President Trump’s appointees took control of the Justice Department and quickly announced a sharpened focus on the criminal investigation and prosecution of companies for entering into no-poach agreements, which are agreements between companies not to hire or solicit the other company’s employees. While the prosecution of these agreements has been a theoretical possibility since 2016, to date, the United States Antitrust Division enforcers have not criminally indicted companies involved in a no-poach case. However, the Division has stated that it has open criminal investigations into no-poach agreements, making future criminal prosecutions of no-poach agreements appear inevitable. While not all no-poach agreements are susceptible to criminal prosecution, companies should be mindful of the Division’s focus on no-poach agreements and seek guidance as to whether and when its no-poach agreements could face criminal liability.

A new target

A change in Administration inevitably brings new enforcement priorities. Trump’s Antitrust Division has been no exception.

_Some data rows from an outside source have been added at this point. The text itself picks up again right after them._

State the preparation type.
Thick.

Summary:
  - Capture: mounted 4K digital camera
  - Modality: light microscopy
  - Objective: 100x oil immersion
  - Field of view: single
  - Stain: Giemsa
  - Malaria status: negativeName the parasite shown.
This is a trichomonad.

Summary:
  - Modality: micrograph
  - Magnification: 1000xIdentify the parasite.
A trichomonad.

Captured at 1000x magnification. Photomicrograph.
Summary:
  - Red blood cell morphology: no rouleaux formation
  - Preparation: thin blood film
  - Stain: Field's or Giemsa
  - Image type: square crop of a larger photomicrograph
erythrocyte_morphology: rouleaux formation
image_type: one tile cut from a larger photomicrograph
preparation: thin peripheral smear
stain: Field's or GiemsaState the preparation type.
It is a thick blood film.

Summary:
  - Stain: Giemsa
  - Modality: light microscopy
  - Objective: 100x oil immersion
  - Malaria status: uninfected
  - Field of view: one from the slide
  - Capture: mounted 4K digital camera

Makan Delrahim, the assistant attorney general of the Antitrust Division, wrote in the Division’s annual update that it is putting “[m]arket participants are on notice [that the] Division intends to zealously enforce the antitrust laws in labor markets and aggressively pursue information on additional violations to identify and end anticompetitive no-poach agreements that harm employees and the economy”. A month later, Barry Nigro, the deputy assistant attorney general, announced that the Department of Justice (DoJ) had pending criminal investigations into no-poach agreements, including investigations in the healthcare industry.